Collected data entries:
^^^^^^^^
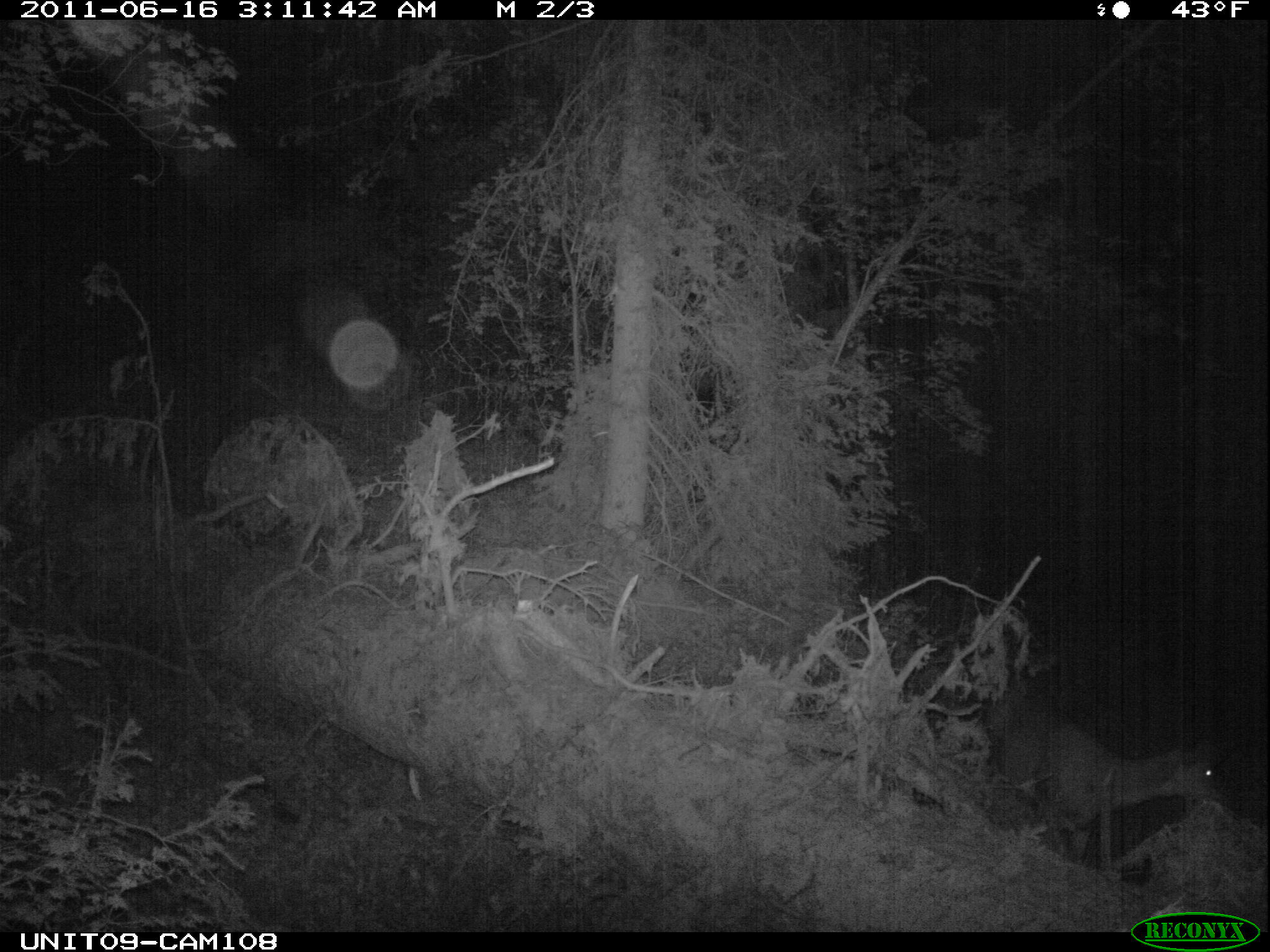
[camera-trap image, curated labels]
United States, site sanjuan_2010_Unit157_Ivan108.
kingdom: Animalia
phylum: Chordata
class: Mammalia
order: Artiodactyla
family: Cervidae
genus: Odocoileus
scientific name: Odocoileus hemionus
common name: mule deer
^^^^^^^^
PROBLEM: Reproduce all of the data exactly; the pictures do not belong in the copy.

FINAL ANSWER:
[camera-trap image, curated labels]
United States, site sanjuan_2010_Unit157_Ivan108.
kingdom: Animalia
phylum: Chordata
class: Mammalia
order: Artiodactyla
family: Cervidae
genus: Odocoileus
scientific name: Odocoileus hemionus
common name: mule deer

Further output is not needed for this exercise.